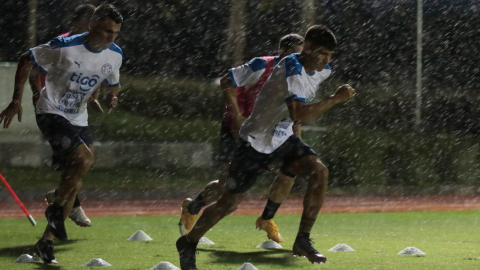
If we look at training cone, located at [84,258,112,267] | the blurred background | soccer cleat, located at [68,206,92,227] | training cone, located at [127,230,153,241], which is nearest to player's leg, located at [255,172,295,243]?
training cone, located at [127,230,153,241]

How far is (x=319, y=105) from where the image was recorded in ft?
19.6

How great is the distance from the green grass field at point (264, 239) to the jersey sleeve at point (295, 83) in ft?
4.87

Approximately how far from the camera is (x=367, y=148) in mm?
18578

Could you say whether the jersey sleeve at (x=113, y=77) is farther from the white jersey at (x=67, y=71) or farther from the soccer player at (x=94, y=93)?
the soccer player at (x=94, y=93)

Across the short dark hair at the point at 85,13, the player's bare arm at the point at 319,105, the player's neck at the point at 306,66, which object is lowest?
the short dark hair at the point at 85,13

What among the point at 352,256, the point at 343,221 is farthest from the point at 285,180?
the point at 343,221

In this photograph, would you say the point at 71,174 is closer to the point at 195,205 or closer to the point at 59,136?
the point at 59,136

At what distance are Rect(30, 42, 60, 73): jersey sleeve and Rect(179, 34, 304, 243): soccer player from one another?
1.47 m

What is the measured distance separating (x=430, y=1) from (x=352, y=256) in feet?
88.3

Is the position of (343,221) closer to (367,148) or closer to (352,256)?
(352,256)

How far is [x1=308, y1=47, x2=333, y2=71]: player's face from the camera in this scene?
6172 mm

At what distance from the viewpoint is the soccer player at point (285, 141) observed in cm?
612

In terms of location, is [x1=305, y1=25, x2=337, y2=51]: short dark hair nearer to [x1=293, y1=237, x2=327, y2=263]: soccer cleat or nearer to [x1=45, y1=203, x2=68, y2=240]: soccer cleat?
[x1=293, y1=237, x2=327, y2=263]: soccer cleat

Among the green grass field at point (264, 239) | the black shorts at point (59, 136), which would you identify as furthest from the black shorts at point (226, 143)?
the black shorts at point (59, 136)
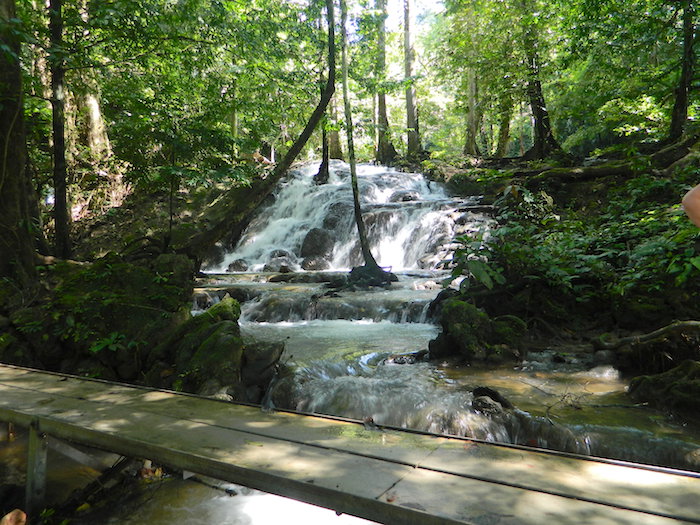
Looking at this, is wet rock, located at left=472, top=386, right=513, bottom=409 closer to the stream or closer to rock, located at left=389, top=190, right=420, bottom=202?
the stream

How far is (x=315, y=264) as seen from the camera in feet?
44.0

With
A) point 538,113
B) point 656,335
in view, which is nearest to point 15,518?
point 656,335

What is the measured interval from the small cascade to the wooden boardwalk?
337 inches

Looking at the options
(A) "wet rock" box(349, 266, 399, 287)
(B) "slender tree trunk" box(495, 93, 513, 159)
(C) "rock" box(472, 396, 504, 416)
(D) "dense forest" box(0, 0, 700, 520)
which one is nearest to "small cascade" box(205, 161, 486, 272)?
(A) "wet rock" box(349, 266, 399, 287)

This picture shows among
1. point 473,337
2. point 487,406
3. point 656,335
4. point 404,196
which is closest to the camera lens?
point 487,406

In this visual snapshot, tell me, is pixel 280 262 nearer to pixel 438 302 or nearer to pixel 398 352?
pixel 438 302

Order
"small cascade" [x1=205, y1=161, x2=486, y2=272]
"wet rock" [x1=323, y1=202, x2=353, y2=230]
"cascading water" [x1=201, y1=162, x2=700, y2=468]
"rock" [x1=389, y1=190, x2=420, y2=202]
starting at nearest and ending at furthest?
"cascading water" [x1=201, y1=162, x2=700, y2=468]
"small cascade" [x1=205, y1=161, x2=486, y2=272]
"wet rock" [x1=323, y1=202, x2=353, y2=230]
"rock" [x1=389, y1=190, x2=420, y2=202]

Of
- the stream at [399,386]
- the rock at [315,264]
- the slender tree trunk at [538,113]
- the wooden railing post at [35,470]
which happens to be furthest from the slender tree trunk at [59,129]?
the slender tree trunk at [538,113]

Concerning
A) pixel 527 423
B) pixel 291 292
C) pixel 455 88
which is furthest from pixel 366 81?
pixel 455 88

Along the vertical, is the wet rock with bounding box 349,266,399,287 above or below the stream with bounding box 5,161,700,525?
above

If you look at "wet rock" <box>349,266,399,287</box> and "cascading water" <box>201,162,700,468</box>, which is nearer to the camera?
"cascading water" <box>201,162,700,468</box>

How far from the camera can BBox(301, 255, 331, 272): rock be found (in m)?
13.4

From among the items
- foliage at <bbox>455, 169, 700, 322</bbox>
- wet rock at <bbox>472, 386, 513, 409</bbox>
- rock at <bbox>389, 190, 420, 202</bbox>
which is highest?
rock at <bbox>389, 190, 420, 202</bbox>

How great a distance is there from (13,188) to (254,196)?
11.8 ft
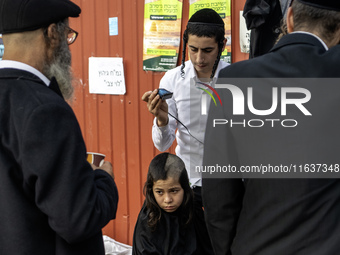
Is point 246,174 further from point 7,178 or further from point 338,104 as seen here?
point 7,178

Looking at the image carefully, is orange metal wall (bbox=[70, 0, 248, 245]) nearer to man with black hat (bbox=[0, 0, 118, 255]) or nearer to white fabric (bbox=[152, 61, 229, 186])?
white fabric (bbox=[152, 61, 229, 186])

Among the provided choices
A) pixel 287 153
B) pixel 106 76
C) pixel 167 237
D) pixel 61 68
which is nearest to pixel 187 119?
pixel 167 237

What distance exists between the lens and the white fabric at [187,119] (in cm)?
288

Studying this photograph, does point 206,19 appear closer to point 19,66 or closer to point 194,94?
point 194,94

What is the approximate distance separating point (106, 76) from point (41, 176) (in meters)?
3.15

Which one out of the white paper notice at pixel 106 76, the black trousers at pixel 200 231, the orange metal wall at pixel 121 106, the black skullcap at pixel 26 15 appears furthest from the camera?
the white paper notice at pixel 106 76

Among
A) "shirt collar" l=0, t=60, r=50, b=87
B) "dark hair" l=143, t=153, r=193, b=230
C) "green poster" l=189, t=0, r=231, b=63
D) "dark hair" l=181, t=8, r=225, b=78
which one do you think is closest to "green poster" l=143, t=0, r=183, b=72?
"green poster" l=189, t=0, r=231, b=63

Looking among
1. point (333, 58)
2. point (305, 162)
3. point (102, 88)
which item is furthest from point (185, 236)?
point (102, 88)

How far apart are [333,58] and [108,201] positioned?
0.91 meters

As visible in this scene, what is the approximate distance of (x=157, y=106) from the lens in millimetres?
2588

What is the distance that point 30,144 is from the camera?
1440 mm

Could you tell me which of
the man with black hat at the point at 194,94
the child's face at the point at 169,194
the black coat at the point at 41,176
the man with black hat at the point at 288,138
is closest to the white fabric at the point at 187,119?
the man with black hat at the point at 194,94

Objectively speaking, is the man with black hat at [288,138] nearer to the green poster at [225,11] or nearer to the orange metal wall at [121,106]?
the green poster at [225,11]

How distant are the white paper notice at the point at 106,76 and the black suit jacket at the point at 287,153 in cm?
283
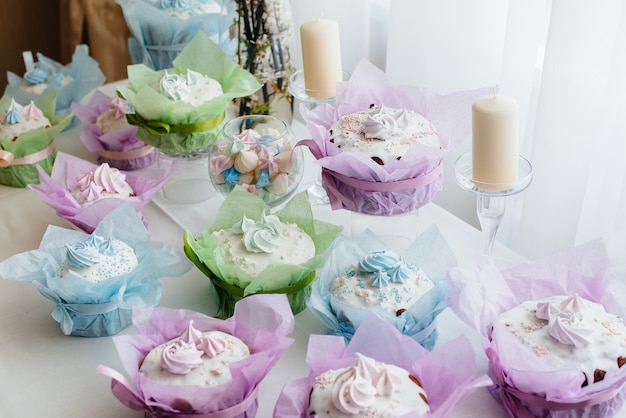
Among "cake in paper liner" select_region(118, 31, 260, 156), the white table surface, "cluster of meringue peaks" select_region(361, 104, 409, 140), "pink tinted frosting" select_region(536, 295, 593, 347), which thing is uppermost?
"cluster of meringue peaks" select_region(361, 104, 409, 140)

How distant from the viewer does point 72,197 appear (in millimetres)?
1467

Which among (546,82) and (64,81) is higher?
(546,82)

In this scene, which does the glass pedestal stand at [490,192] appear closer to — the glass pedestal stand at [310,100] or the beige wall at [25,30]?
the glass pedestal stand at [310,100]

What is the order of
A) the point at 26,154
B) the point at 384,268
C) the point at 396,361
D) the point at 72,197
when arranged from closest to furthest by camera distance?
the point at 396,361 → the point at 384,268 → the point at 72,197 → the point at 26,154

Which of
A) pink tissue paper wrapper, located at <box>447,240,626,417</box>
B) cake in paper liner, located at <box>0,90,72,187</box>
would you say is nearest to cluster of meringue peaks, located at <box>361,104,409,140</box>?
pink tissue paper wrapper, located at <box>447,240,626,417</box>

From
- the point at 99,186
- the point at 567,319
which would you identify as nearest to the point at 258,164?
the point at 99,186

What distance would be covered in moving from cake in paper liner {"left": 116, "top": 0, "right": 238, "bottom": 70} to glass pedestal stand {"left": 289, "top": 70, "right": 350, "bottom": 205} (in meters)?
0.33

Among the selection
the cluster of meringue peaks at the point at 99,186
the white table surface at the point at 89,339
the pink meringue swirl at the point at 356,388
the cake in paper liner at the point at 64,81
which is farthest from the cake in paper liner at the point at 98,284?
the cake in paper liner at the point at 64,81

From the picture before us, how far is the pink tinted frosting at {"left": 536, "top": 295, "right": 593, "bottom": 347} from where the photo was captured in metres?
1.03

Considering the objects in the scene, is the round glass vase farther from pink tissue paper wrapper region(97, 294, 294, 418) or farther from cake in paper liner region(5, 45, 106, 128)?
cake in paper liner region(5, 45, 106, 128)

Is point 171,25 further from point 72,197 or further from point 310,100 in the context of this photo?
point 72,197

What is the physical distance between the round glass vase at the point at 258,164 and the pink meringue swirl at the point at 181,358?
48 cm

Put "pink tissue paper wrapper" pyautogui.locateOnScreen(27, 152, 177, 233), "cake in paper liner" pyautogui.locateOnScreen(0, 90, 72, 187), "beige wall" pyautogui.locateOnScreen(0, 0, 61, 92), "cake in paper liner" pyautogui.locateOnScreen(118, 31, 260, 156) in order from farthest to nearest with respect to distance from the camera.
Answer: "beige wall" pyautogui.locateOnScreen(0, 0, 61, 92) → "cake in paper liner" pyautogui.locateOnScreen(0, 90, 72, 187) → "cake in paper liner" pyautogui.locateOnScreen(118, 31, 260, 156) → "pink tissue paper wrapper" pyautogui.locateOnScreen(27, 152, 177, 233)

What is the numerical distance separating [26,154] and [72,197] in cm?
31
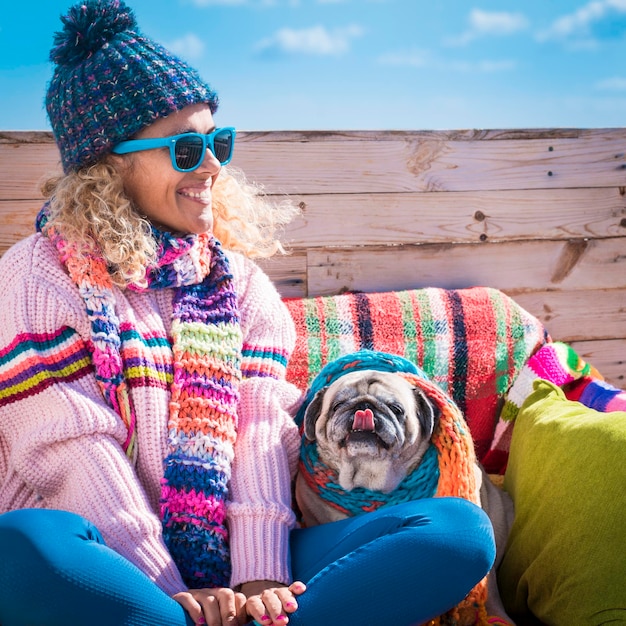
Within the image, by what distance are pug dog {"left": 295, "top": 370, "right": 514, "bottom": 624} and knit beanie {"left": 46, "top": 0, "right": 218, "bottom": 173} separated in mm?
681

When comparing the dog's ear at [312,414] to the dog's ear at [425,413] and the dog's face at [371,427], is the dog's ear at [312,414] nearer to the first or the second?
the dog's face at [371,427]

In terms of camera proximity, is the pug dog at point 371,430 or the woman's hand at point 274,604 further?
the pug dog at point 371,430

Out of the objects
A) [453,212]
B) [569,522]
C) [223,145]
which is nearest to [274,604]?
[569,522]

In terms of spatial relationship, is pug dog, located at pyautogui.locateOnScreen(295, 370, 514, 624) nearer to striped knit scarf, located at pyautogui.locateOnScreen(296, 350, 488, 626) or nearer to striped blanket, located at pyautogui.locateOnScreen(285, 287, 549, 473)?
striped knit scarf, located at pyautogui.locateOnScreen(296, 350, 488, 626)

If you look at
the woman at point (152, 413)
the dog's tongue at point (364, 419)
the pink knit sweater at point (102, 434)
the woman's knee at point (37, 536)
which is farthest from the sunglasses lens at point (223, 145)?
the woman's knee at point (37, 536)

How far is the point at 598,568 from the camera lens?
4.72 ft

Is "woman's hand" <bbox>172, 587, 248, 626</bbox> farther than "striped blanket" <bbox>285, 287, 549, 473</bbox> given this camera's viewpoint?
No

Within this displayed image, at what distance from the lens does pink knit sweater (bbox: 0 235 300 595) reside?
1.38 meters

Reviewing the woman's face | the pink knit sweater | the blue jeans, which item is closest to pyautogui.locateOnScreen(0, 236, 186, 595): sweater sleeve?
the pink knit sweater

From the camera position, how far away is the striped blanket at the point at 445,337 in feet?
6.70

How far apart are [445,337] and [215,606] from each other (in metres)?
1.05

=======

What needs to be done
Write out the items word for word, starting at the line that contains "From the camera position, how" and ending at the final line of the items.

Solution to this task
From the camera position, how far away is the striped blanket at the point at 445,337 in feet?
6.70

How far apart are [445,337] and [215,606] from each other (in metres)?
1.05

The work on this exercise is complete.